Foi um longo processo. Enquanto filmava, eu montava. Fiz timeline de personagens e entendi o filme como algo efetivamente sobre pessoas. Precisava que elas aparecessem com suas subjetividades. Por outro lado, havia gente que compartilhavam comigo experiências bem fragmentadas. Às vezes justo estes que me davam algumas joias e eu acabava entrando em contato bastante profundo com certos personagens, mas numa única cena. Então, meio que fui construindo esse equilíbrio entre as histórias que poderia acompanhar de perto e outras, mais fragmentadas. Nesse sentido a música entra como um grande comentário.

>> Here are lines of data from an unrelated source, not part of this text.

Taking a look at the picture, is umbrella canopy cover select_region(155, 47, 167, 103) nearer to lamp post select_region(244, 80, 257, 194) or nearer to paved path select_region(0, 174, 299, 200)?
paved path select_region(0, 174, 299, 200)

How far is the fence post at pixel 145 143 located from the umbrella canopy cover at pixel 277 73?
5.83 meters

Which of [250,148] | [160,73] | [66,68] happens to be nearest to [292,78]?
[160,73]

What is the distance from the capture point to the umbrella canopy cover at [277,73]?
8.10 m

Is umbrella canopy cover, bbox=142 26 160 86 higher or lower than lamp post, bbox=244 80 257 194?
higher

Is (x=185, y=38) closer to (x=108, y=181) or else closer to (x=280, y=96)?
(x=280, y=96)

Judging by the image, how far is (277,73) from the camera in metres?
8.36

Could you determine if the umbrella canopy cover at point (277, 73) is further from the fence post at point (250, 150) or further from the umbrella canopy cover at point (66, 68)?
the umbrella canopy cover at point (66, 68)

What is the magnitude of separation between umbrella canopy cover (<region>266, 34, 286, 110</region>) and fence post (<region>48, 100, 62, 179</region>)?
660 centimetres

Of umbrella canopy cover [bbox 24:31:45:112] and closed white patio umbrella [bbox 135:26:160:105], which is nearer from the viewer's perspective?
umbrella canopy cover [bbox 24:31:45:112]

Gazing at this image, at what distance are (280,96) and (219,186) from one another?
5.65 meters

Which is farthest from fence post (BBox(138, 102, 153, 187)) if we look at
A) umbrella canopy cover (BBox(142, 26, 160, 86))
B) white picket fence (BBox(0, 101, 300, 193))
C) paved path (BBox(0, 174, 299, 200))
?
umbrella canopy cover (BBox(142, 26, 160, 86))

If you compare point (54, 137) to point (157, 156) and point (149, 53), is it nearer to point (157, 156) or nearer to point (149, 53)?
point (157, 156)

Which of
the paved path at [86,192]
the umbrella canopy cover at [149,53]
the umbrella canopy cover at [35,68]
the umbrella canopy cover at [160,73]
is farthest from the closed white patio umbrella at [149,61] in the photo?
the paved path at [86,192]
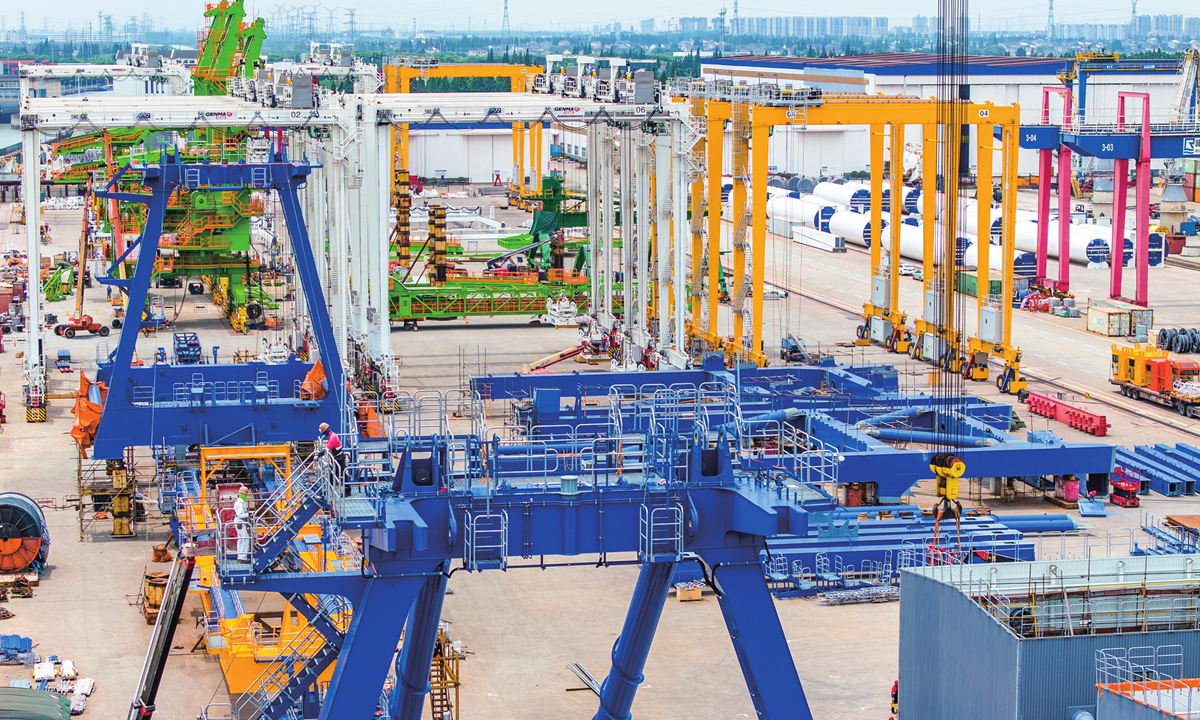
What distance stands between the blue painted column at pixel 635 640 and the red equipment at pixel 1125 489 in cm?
1786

Seu filme venceu o Olhar de Cinema 2019. Aliás, foi o primeiro brasileiro em oito anos de evento a conseguir tal feito. Qual a importância disso para a carreira comercial do filme?
As pessoas costumam olhar com mais atenção para os filmes premiados. É importante para a carreira dele. Tenho tido respostas muito legais do público em geral, não apenas dos cinéfilos. Sinto claramente nas sessões, inclusive as fora do Brasil, que a sala fica dividida entre espectadores de cinema, os que nos debates levantam questões de cinema, e aqueles que simplesmente estavam ali assistindo ao filme por interesse no tema. O público tem sido bem heterogêneo. Na Mostra de São Paulo tivemos sessões esgotadas, com gente ficando de fora. É surpreendente pensar que um tema duro, carregado de estereótipos, esteja sendo tão bem aceito pelo público. Isso me emociona.
Por que lhe pareceu essencial encerrar o filme com uma nota pesarosa sobre a descontinuidade daquele programa social no hotel Parque Dom Pedro?
Achei importante explicar ao espectador que aquilo que ele acabou de assistir estava circunscrito num contexto de redução de danos e ampliação de direitos. É um compromisso ético que tenho com os personagens e as pessoas que fizeram parte do processo. Não poderia colocar aquilo como se fosse obra do presente. De lá para cá houve uma mudança muito radical. Ontem (12, terça-feira) fiz a pré-estreia no fluxo (nota da redação: local de concentração se toxicômanos sem-teto) e eles assistiram ao filme lá, com outros espectadores que moram na rua. Todos ficaram muito emocionados, inclusive por relembrar um momento em que eles tinham casa.
Antes de terminar, Marcelo, acho importante dizer que minha escolha por esse recorte pela intimidade foi, ao mesmo tempo, estética e política. Os personagens entraram com a gente nessa aventura de fazer o filme, permaneceram absolutamente envolvidos. Só filmamos em locais e circunstâncias aos quais formos convidados. Para mim era importante falar sobre essa gente frequentemente entendida como sem rosto, nome e subjetividade e adentrar em suas intimidades para revela-los.